Set down every entry below exactly as it stands.

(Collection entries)
_____
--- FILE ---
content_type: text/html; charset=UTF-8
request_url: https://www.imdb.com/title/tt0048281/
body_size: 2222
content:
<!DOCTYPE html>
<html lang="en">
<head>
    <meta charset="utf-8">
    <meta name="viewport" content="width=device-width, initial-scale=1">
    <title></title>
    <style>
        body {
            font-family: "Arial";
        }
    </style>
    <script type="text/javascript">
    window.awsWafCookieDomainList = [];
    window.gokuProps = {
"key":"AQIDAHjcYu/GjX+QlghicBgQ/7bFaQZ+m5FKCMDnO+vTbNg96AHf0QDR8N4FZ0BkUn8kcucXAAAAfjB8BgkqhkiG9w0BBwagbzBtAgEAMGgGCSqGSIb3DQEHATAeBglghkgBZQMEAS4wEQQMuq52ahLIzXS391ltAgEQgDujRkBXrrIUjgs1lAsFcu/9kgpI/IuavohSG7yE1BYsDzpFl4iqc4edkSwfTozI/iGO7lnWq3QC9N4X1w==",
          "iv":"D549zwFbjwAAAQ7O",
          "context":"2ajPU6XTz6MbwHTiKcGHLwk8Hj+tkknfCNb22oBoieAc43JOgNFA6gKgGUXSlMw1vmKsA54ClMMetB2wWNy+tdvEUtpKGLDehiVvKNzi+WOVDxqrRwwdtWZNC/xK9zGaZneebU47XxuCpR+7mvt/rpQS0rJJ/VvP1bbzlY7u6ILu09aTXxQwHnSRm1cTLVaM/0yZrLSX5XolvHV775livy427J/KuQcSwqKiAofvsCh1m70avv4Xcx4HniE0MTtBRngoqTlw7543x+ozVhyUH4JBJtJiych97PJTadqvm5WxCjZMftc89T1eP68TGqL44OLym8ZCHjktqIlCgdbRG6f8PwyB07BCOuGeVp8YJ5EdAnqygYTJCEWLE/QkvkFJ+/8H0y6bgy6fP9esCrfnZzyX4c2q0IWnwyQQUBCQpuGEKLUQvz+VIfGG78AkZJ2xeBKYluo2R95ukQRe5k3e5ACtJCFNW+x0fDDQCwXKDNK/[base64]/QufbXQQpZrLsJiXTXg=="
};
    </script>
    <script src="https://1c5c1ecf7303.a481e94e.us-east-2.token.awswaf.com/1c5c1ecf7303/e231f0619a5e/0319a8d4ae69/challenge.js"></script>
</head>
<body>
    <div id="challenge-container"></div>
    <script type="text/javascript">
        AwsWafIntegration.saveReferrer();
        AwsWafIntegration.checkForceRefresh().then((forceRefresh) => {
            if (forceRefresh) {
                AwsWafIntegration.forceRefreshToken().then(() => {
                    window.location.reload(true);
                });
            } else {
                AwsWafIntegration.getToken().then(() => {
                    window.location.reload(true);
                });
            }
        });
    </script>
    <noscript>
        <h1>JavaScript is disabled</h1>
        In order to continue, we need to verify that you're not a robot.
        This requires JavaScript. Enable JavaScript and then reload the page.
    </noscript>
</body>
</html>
_____
The completed task:
--- FILE ---
content_type: text/html; charset=UTF-8
request_url: https://www.imdb.com/title/tt0048281/
body_size: 2222
content:
<!DOCTYPE html>
<html lang="en">
<head>
    <meta charset="utf-8">
    <meta name="viewport" content="width=device-width, initial-scale=1">
    <title></title>
    <style>
        body {
            font-family: "Arial";
        }
    </style>
    <script type="text/javascript">
    window.awsWafCookieDomainList = [];
    window.gokuProps = {
"key":"AQIDAHjcYu/GjX+QlghicBgQ/7bFaQZ+m5FKCMDnO+vTbNg96AHf0QDR8N4FZ0BkUn8kcucXAAAAfjB8BgkqhkiG9w0BBwagbzBtAgEAMGgGCSqGSIb3DQEHATAeBglghkgBZQMEAS4wEQQMuq52ahLIzXS391ltAgEQgDujRkBXrrIUjgs1lAsFcu/9kgpI/IuavohSG7yE1BYsDzpFl4iqc4edkSwfTozI/iGO7lnWq3QC9N4X1w==",
          "iv":"D549zwFbjwAAAQ7O",
          "context":"2ajPU6XTz6MbwHTiKcGHLwk8Hj+tkknfCNb22oBoieAc43JOgNFA6gKgGUXSlMw1vmKsA54ClMMetB2wWNy+tdvEUtpKGLDehiVvKNzi+WOVDxqrRwwdtWZNC/xK9zGaZneebU47XxuCpR+7mvt/rpQS0rJJ/VvP1bbzlY7u6ILu09aTXxQwHnSRm1cTLVaM/0yZrLSX5XolvHV775livy427J/KuQcSwqKiAofvsCh1m70avv4Xcx4HniE0MTtBRngoqTlw7543x+ozVhyUH4JBJtJiych97PJTadqvm5WxCjZMftc89T1eP68TGqL44OLym8ZCHjktqIlCgdbRG6f8PwyB07BCOuGeVp8YJ5EdAnqygYTJCEWLE/QkvkFJ+/8H0y6bgy6fP9esCrfnZzyX4c2q0IWnwyQQUBCQpuGEKLUQvz+VIfGG78AkZJ2xeBKYluo2R95ukQRe5k3e5ACtJCFNW+x0fDDQCwXKDNK/[base64]/QufbXQQpZrLsJiXTXg=="
};
    </script>
    <script src="https://1c5c1ecf7303.a481e94e.us-east-2.token.awswaf.com/1c5c1ecf7303/e231f0619a5e/0319a8d4ae69/challenge.js"></script>
</head>
<body>
    <div id="challenge-container"></div>
    <script type="text/javascript">
        AwsWafIntegration.saveReferrer();
        AwsWafIntegration.checkForceRefresh().then((forceRefresh) => {
            if (forceRefresh) {
                AwsWafIntegration.forceRefreshToken().then(() => {
                    window.location.reload(true);
                });
            } else {
                AwsWafIntegration.getToken().then(() => {
                    window.location.reload(true);
                });
            }
        });
    </script>
    <noscript>
        <h1>JavaScript is disabled</h1>
        In order to continue, we need to verify that you're not a robot.
        This requires JavaScript. Enable JavaScript and then reload the page.
    </noscript>
</body>
</html>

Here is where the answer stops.